Nun,ich hab da paar persönlichere Probleme,die ich jetzt nicht erläutern will,aber eins ist mir klar,dass ich aufjedenfall erstmal von der Schule weg muss.

Ob ich die Versetzung schaffe,weiß ich nicht,aber es tendiert schon dazu,dass ich sie schaffe.

Trotzdem juckt mich das grad überhaupt nicht (wegen dem persönlichen ding) und ich wollte sowieso eigntlich die stufe 11 freiwillig wiederholen.
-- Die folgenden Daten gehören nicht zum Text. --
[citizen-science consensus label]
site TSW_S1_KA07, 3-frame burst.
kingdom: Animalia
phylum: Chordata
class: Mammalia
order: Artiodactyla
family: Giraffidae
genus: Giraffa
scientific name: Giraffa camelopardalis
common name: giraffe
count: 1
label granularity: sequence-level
Nur wollte ich jetzt nach den Sommerferien erstmal bewältigen,was da aufgekommen ist,und hatte eigentlich vor in diesem Jahr nach dem Sommer was auch immer zu machen,nur keine Schule und eigentlich garnichts.
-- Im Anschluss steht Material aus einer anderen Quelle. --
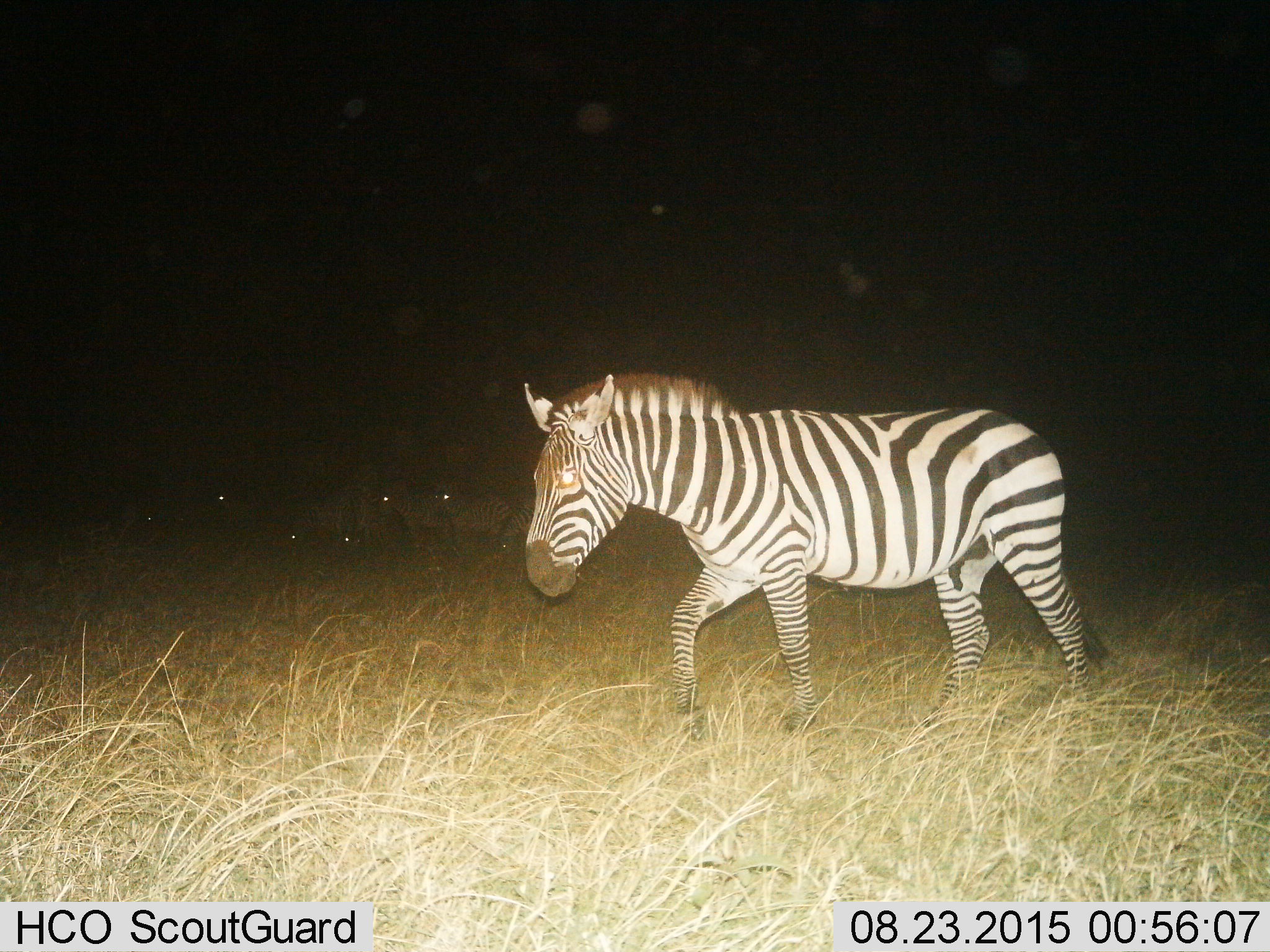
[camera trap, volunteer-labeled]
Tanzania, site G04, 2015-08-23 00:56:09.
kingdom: Animalia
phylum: Chordata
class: Mammalia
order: Perissodactyla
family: Equidae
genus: Equus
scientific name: Equus quagga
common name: plains zebra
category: zebra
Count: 8.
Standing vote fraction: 71%.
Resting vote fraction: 18%.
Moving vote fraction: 94%.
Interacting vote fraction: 6%.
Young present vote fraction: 0%.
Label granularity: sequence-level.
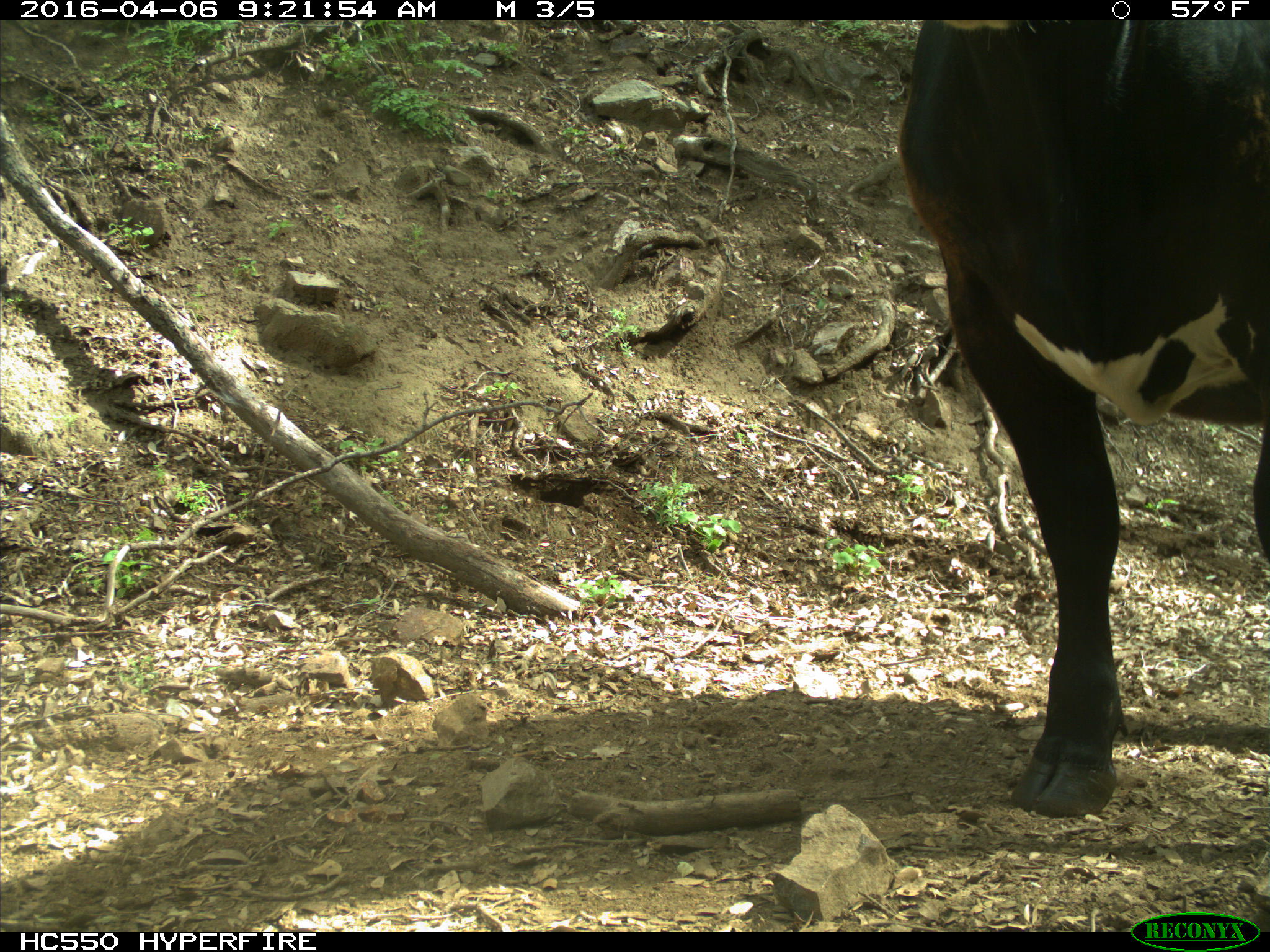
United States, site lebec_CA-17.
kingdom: Animalia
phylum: Chordata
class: Mammalia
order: Artiodactyla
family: Bovidae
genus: Bos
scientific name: Bos taurus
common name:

Das Ding ist,ich bin in der Oberstufe,Realshulabschluss hab ich schon,Abitur will ich mir aber shcon holen,weil ich sowieso nicht weiß was ich machen will und dann wenigstens alle Türen offen hab mit dema bitur.
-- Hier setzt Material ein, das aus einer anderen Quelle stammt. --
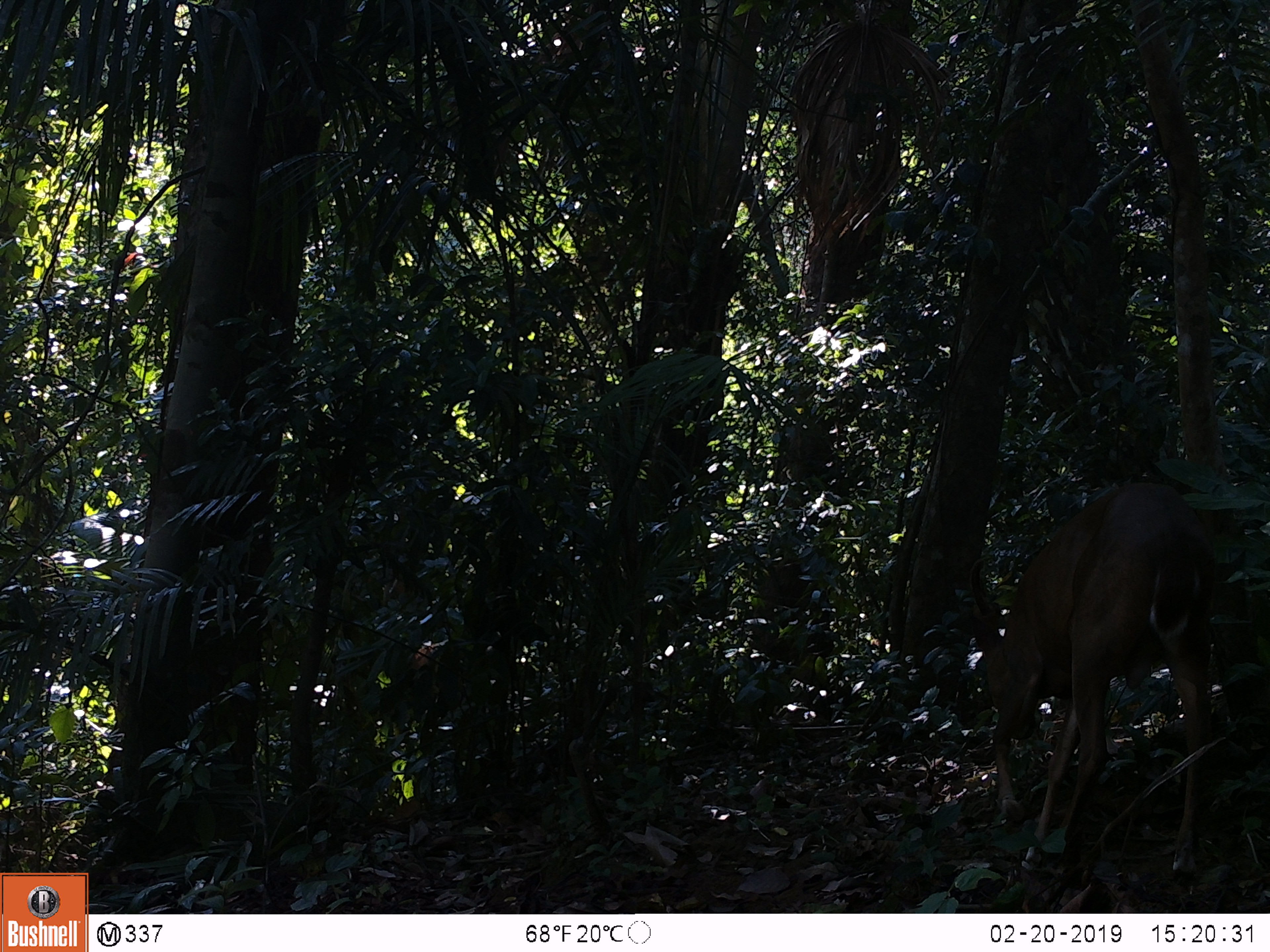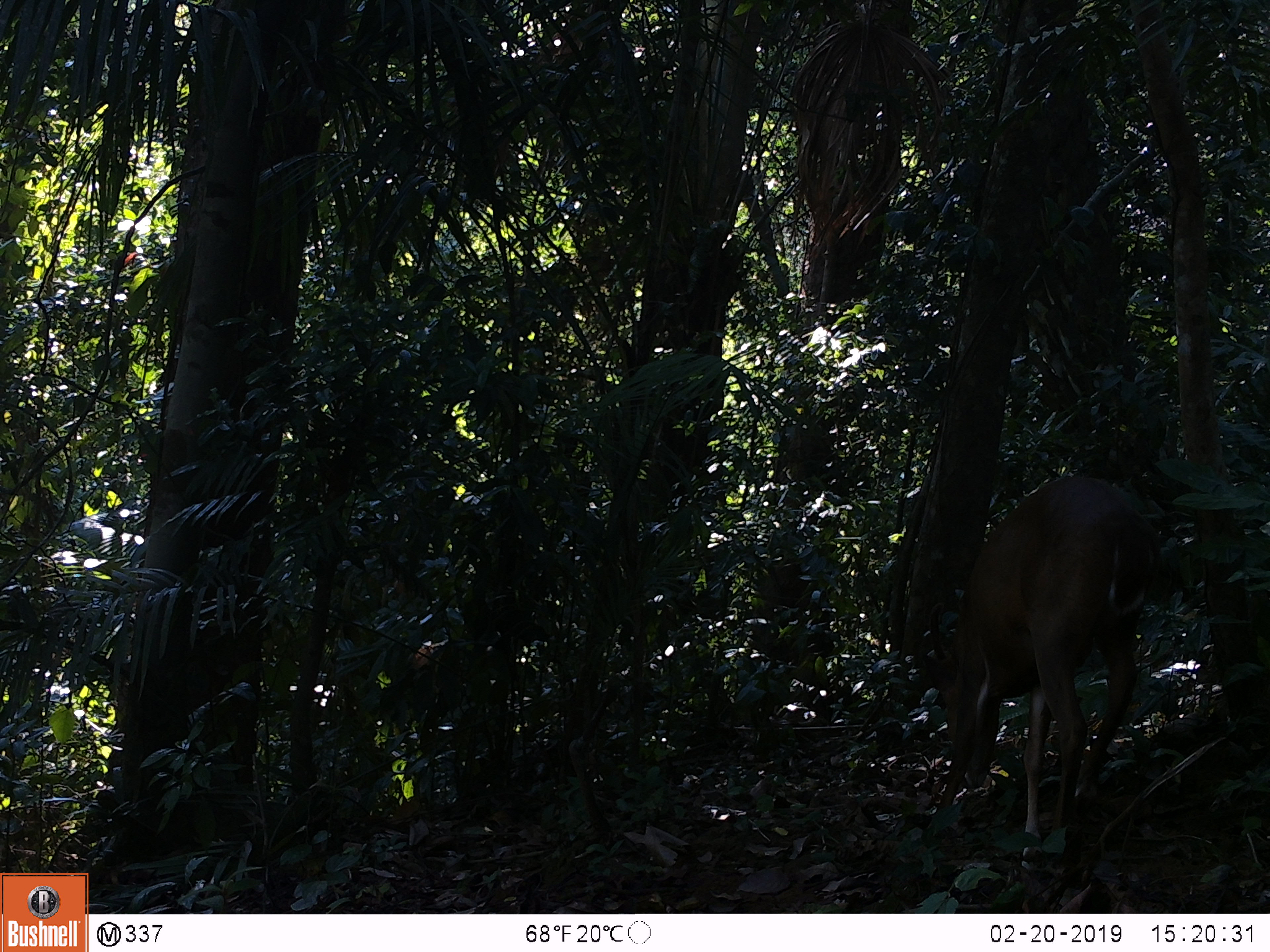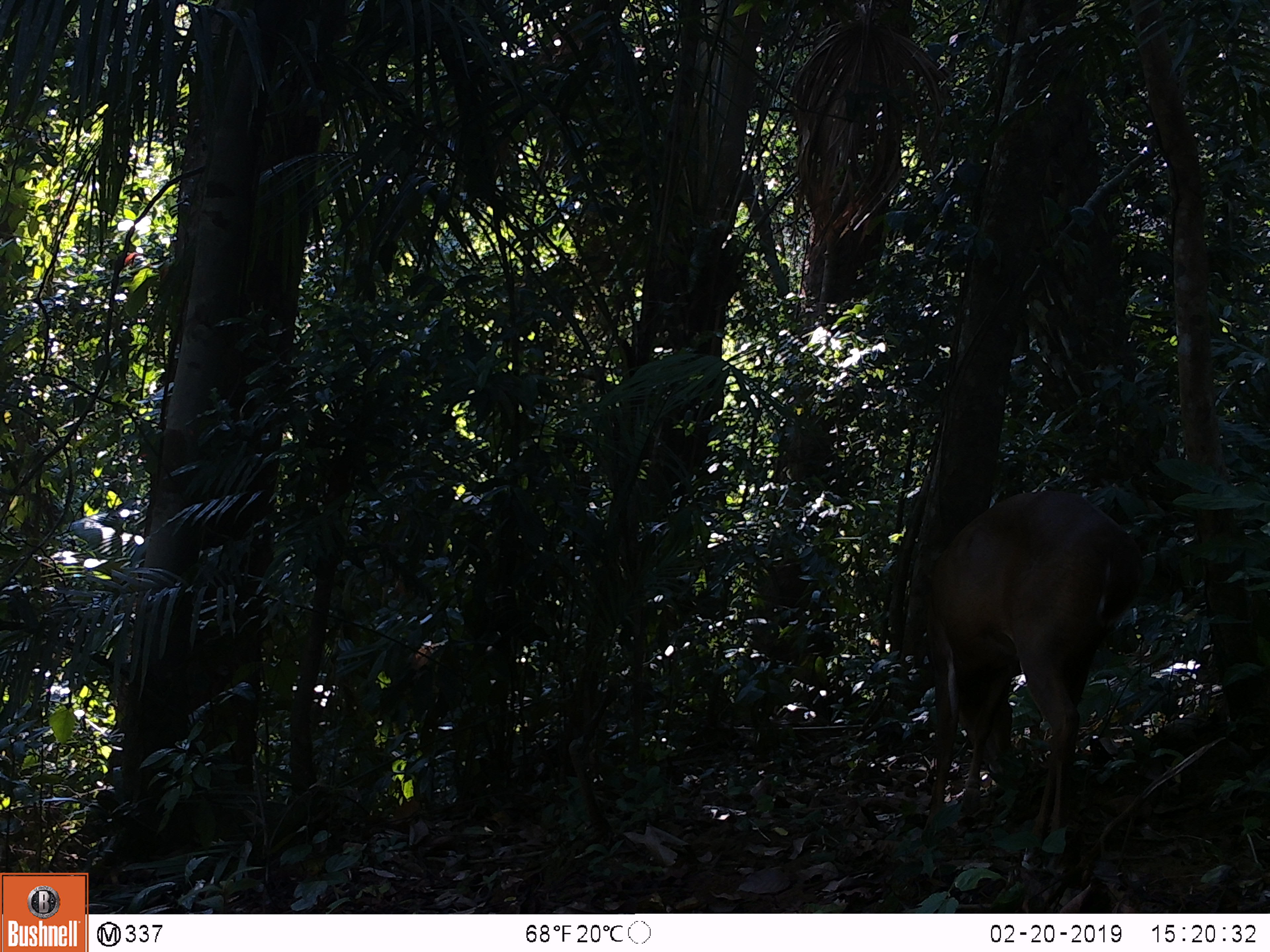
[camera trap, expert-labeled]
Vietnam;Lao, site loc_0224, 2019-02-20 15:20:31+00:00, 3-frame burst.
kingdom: Animalia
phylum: Chordata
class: Mammalia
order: Artiodactyla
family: Cervidae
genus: Muntiacus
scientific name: Muntiacus vuquangensis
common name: large-antlered muntjac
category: large antlered muntjac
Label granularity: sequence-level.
Ich wieß auch,dass ich nur 1 mal "sitzenbleiben" kann in der oberstufe,danach kann ich sie mir abschminken und damit das abitur.das ist aber egal,denn ich bin eigentlich sehr gut in der schule.

Also,ist es möglich 1 Jahr zu pausieren?! Weil eine "pflicht" hab ich ja trotzdem noch,da ich 16 bin - entweder schule oder ausbildung muss ich machen.

Oder gibt es da andere möglichkeiten,schule für dieses mindestens 1 jahr zu vermeiden?!

Hab da von nem Freiwilligen öko jahr oder so gehört,,weiß einer was das ist?!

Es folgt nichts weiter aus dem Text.